I also use volvic/Waitrose essential 50/50 ratio with my Barista Express. It certainly is good for your machine.







you could check the minerals in your tap water from your water supplier and they will also tell you how hard the water is.


----------



## AssuredPatsy (Jul 5, 2016)

My parents have a coffee shop and they use a water filter. It protects the machine and I don't think I'm imagining difference in taste


----------



## monkey66 (Aug 8, 2014)

For me with delicious but very hard London tap water it is such an improvement. Even using a water filter (which was no friend of flavour ) I still had to descale every month or two. Since switching to Volvic / Ashbeck three years ago or so I have not descaled once.


----------



## Greenpotterer (Nov 29, 2009)

I've been using the cheap option Lidl bottled water at 17p for 2 litres. I haven't had to descale in two years


----------



## h1udd (Sep 1, 2015)

Yes .. It tastes better ... But tap water isn't totally evil, I live in Bristol with crsp quality water, my hx machine is 9 years old ... Could be 10 by now and most of its life fed tap water ... It's on all its original parts, same pump, same e61 internals ... It only started getting bottled when I joined here.

i strip it down to descale from time to time and everything is just peachy ... When I descale IT I give everything s nice proper clean, take all the panels off etc, check wiring look for abnormalities.

So so don't fret if it gets the odd tank of tap, it really isn't the end of the world


----------



## rjw (Jul 10, 2016)

Rather than bottled water I've recently started using a filter you attach to the end of the water inlet pipe (on my Gaggia classic) - only cost a few quid each and meant to last a good few months or so. The name was Domfilter (not sure if I can put in my post site I purchased it from?) - anyone got any experience with those?


----------



## jimbojohn55 (Jan 15, 2016)

rjw said:


> Rather than bottled water I've recently started using a filter you attach to the end of the water inlet pipe (on my Gaggia classic) - only cost a few quid each and meant to last a good few months or so. The name was Domfilter (not sure if I can put in my post site I purchased it from?) - anyone got any experience with those?

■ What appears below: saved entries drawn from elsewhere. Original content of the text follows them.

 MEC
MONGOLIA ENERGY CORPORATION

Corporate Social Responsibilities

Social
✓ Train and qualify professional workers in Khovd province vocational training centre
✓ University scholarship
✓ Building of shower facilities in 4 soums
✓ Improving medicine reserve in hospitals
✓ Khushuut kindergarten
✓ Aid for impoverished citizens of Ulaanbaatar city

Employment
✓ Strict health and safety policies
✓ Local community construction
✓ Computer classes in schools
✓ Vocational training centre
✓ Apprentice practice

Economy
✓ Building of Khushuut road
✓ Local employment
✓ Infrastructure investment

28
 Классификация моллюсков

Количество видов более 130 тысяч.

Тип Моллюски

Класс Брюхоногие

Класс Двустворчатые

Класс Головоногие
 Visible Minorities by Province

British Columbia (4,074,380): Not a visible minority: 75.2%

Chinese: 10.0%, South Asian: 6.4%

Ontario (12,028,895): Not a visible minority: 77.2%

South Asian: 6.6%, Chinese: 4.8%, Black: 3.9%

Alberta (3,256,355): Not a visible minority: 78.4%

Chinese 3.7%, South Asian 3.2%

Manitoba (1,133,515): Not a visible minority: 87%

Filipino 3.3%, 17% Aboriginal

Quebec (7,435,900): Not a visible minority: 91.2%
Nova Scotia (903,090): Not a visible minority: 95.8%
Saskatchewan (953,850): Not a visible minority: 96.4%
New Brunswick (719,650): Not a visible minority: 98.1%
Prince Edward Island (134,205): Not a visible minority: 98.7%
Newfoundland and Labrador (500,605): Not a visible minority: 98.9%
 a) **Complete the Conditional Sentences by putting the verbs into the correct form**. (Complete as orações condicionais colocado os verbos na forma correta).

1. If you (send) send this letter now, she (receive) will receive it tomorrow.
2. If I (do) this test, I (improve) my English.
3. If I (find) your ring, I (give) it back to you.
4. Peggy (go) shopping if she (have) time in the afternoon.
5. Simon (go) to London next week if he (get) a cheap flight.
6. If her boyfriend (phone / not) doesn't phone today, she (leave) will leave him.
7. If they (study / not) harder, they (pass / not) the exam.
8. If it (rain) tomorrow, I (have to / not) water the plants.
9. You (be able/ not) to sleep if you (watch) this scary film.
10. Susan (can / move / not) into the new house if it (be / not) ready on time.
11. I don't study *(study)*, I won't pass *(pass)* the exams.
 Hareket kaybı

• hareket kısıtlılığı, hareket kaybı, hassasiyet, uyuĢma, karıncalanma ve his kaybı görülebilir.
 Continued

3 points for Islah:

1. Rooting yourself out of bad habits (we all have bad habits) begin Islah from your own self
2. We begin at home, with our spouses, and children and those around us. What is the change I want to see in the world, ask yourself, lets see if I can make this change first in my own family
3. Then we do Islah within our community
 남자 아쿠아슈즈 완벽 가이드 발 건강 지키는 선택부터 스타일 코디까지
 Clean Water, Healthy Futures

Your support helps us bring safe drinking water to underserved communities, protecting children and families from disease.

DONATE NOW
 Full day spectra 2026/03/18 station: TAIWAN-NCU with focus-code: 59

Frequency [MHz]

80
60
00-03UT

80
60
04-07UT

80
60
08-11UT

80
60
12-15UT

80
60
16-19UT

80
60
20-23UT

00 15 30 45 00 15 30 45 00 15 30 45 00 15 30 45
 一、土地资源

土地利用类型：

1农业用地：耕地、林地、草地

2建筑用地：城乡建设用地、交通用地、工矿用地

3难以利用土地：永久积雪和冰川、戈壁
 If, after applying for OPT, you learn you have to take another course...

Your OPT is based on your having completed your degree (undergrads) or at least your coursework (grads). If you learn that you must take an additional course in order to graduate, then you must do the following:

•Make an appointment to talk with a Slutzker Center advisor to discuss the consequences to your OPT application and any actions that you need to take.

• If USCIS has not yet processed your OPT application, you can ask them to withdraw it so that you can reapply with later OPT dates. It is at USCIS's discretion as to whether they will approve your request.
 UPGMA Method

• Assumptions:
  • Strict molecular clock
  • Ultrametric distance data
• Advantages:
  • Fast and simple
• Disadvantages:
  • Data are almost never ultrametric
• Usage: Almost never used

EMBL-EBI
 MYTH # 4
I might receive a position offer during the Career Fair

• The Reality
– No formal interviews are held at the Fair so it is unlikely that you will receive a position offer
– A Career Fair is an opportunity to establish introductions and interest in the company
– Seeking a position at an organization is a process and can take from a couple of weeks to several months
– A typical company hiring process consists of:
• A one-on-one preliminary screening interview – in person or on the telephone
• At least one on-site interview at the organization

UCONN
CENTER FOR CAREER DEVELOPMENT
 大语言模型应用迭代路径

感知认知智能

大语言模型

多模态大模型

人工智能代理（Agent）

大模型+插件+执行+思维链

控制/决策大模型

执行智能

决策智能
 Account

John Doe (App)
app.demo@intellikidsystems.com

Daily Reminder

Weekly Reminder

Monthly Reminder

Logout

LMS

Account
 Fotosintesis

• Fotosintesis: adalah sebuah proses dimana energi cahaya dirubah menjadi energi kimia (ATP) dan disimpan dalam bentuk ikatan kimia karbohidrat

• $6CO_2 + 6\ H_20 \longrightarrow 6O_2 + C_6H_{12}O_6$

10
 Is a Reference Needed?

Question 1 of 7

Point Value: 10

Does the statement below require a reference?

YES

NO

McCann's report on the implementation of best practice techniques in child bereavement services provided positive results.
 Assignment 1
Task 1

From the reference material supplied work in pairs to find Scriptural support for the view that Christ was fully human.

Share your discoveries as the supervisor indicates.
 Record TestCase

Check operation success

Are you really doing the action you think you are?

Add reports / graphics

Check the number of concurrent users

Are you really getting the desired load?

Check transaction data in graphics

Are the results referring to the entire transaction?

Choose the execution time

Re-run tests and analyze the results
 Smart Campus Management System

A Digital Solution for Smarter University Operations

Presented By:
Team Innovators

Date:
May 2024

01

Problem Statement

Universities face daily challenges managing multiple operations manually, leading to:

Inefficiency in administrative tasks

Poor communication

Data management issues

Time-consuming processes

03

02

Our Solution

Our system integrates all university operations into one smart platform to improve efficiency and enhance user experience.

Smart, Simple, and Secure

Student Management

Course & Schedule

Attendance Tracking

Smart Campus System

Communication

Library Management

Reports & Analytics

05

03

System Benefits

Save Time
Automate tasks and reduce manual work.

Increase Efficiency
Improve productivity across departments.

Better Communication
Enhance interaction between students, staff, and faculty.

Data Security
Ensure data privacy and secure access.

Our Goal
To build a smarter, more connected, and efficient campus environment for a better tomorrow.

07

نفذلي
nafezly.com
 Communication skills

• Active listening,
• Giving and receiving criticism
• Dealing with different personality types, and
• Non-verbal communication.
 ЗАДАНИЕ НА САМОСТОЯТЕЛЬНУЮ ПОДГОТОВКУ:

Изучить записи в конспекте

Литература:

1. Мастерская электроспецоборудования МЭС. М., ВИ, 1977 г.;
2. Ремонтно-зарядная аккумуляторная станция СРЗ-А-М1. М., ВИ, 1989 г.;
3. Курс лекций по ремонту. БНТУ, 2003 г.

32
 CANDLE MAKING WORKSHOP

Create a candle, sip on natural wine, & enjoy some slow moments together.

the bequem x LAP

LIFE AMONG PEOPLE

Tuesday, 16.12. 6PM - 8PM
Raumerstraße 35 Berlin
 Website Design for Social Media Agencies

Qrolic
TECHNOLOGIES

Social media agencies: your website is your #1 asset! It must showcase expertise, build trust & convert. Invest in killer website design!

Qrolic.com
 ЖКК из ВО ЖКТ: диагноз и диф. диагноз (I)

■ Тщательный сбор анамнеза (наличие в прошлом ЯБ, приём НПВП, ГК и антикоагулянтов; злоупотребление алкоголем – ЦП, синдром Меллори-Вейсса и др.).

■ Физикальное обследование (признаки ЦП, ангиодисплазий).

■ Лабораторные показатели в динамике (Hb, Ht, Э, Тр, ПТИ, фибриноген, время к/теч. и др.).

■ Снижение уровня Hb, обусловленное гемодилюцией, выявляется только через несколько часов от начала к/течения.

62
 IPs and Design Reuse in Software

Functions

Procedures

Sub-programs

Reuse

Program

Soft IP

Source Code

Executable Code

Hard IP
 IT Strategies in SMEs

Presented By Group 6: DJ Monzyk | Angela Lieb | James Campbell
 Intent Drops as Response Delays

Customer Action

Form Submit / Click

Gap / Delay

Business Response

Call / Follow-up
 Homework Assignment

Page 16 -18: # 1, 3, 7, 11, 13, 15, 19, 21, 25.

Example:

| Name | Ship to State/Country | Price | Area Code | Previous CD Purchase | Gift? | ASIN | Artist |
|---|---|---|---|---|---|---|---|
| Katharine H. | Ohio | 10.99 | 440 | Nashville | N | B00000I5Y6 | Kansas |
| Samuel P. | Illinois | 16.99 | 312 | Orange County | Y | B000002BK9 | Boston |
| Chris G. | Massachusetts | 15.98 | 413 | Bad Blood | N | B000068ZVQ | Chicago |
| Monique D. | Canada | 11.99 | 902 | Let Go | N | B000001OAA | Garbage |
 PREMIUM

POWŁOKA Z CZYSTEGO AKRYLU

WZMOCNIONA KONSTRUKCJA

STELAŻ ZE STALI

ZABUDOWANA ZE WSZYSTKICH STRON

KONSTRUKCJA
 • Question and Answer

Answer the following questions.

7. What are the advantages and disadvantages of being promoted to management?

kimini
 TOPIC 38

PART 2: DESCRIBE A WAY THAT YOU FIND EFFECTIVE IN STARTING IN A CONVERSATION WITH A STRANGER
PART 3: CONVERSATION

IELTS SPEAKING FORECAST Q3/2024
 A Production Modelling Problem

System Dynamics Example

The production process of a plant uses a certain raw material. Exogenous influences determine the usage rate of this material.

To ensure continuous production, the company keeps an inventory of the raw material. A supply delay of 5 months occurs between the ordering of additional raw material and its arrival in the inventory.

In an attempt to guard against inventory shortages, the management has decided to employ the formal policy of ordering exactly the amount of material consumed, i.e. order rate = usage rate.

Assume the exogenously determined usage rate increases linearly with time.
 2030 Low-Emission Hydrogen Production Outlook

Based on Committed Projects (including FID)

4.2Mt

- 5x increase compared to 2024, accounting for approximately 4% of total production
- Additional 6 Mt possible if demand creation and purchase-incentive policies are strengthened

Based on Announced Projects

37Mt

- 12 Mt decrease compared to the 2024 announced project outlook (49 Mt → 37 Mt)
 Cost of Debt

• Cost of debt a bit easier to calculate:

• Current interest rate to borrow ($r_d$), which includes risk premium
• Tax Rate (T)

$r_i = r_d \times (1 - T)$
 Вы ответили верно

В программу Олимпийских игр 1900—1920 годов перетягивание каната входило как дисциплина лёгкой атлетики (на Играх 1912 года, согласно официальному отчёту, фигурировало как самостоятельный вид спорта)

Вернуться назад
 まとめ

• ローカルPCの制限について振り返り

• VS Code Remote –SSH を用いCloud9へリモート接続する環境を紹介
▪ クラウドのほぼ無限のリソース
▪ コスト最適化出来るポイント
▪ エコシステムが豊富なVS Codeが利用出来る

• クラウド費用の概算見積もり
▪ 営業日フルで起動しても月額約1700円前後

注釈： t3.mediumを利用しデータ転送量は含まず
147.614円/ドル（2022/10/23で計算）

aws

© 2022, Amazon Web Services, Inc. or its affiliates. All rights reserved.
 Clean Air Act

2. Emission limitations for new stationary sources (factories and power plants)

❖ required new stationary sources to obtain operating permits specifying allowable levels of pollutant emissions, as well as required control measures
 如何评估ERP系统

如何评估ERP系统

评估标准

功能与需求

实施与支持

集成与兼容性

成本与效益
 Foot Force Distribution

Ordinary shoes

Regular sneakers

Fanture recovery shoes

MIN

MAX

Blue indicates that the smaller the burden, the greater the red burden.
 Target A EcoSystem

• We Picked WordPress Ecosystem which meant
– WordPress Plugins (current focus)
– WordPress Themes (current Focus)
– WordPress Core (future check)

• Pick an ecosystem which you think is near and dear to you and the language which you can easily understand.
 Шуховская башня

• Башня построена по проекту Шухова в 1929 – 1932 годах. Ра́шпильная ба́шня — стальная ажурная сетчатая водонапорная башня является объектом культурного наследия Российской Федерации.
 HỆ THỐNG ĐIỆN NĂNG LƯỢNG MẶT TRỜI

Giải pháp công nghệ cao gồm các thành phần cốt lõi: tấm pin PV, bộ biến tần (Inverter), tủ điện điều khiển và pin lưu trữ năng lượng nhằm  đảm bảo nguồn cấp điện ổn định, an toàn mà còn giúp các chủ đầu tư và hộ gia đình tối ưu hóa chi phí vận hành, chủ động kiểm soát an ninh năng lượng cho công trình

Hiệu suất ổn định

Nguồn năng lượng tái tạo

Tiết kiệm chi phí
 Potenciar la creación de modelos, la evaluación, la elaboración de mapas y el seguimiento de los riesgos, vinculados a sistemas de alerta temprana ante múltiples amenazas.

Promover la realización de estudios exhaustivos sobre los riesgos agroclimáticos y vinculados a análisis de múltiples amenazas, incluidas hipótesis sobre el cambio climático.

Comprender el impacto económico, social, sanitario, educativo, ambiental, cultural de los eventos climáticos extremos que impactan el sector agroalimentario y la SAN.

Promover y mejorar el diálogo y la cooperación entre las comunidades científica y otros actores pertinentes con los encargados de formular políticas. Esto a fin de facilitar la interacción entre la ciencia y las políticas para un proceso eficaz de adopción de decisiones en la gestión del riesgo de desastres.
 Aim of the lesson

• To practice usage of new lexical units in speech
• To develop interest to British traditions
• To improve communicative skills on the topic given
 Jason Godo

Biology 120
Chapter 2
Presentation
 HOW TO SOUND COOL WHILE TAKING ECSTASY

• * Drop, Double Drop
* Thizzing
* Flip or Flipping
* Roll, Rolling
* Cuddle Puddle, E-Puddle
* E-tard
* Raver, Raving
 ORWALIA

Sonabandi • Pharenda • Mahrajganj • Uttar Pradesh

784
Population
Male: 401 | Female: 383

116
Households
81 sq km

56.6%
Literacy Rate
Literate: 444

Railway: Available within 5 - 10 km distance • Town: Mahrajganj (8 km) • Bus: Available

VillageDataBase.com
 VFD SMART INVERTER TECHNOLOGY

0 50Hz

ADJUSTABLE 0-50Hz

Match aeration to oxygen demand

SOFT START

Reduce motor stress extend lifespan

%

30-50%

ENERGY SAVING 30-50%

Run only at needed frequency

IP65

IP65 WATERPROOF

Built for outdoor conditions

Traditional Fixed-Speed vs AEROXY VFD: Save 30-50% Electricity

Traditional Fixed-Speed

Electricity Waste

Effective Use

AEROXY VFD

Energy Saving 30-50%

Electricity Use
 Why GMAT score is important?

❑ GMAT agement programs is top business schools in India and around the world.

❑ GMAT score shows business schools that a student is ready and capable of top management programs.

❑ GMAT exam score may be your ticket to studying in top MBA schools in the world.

here it is at happydonkey and just £3.60 - worth a punt

http://www.happydonkey.co.uk/domfilter-in-tank-water-filter.html


----------



## caramel (Jun 22, 2016)

Our water is really soft, my kettle is a couple of years old and shows no scale so I figured my machine would be fine on tap water. Out of interest though I bought some Ashbeck and the coffee tastes better with it so that is what I use at the moment. I'm going to try Volvic next around to see if it tastes any different in the cup.


----------